### What needs to be done
Nothing but the lines from the first line of the material below through the line that holds "Bridge Across Forever von Transatlantic" should be set down, exactly and with pictures left out.

### Material for the task
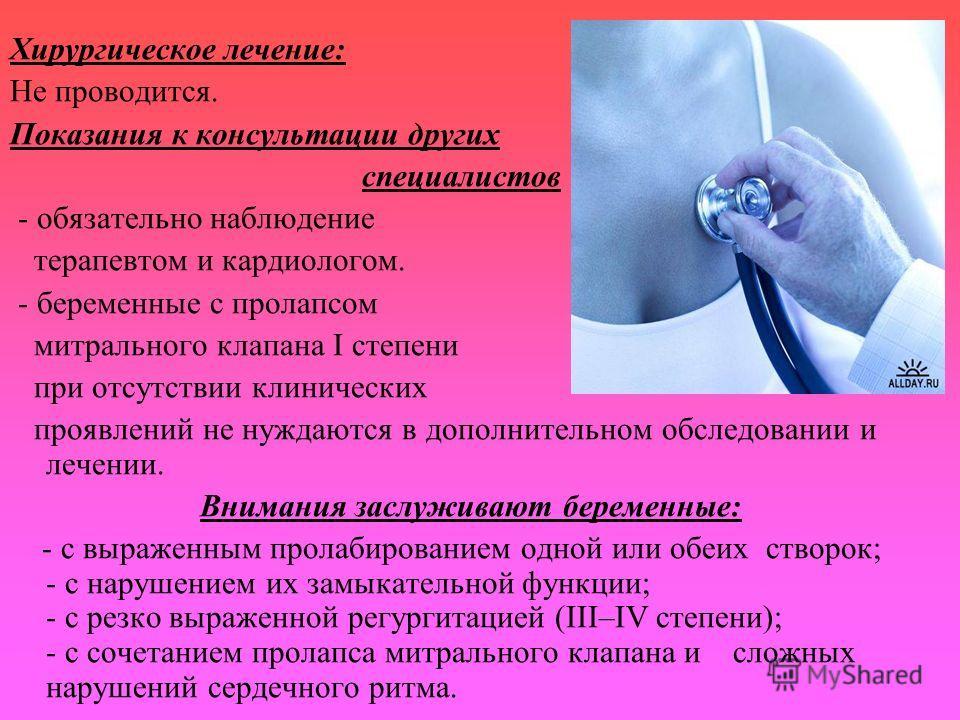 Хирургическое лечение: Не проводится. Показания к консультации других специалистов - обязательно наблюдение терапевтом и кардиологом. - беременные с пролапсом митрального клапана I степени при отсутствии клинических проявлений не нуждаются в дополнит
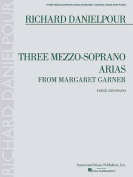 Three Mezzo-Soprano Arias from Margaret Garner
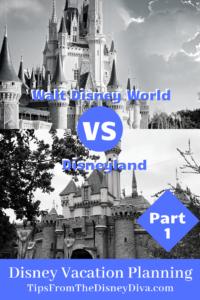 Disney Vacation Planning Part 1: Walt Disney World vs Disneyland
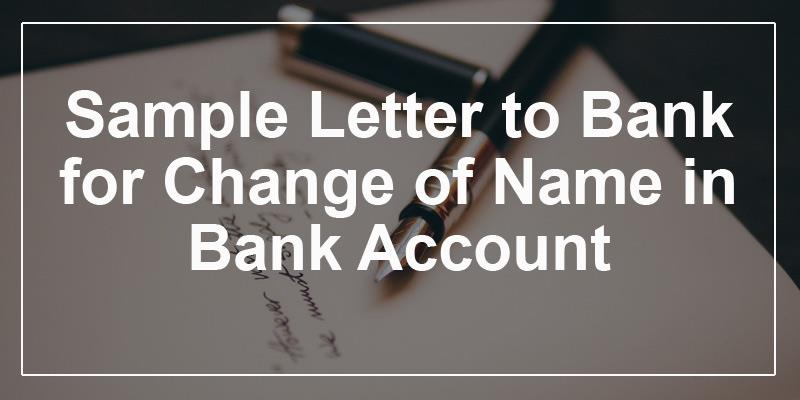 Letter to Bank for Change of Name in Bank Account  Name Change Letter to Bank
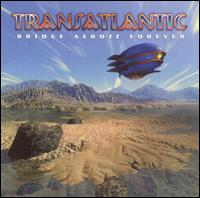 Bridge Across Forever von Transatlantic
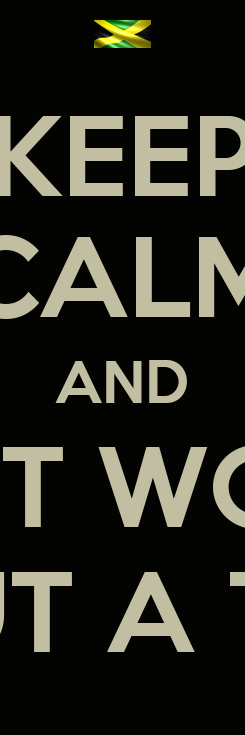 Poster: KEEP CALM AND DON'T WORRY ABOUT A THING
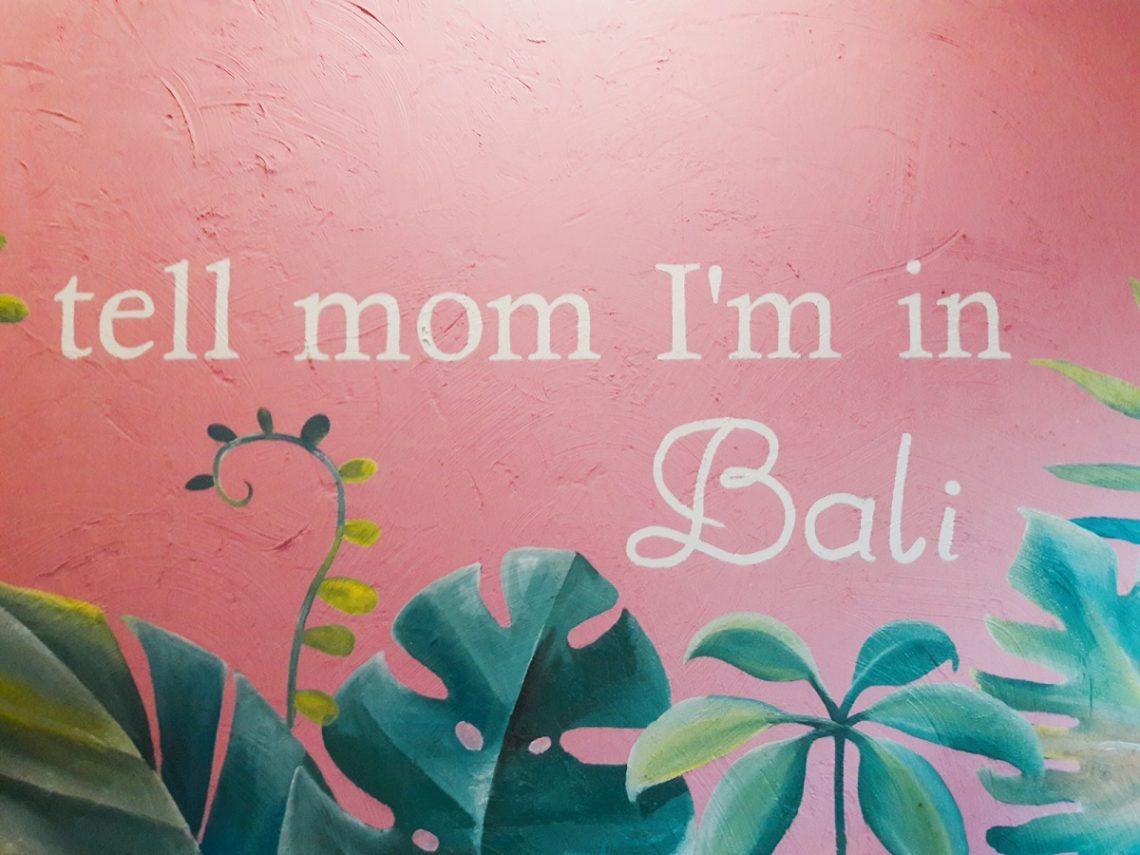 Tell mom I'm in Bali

### Written response
 Хирургическое лечение: Не проводится. Показания к консультации других специалистов - обязательно наблюдение терапевтом и кардиологом. - беременные с пролапсом митрального клапана I степени при отсутствии клинических проявлений не нуждаются в дополнит
 Three Mezzo-Soprano Arias from Margaret Garner
 Disney Vacation Planning Part 1: Walt Disney World vs Disneyland
 Letter to Bank for Change of Name in Bank Account  Name Change Letter to Bank
 Bridge Across Forever von Transatlantic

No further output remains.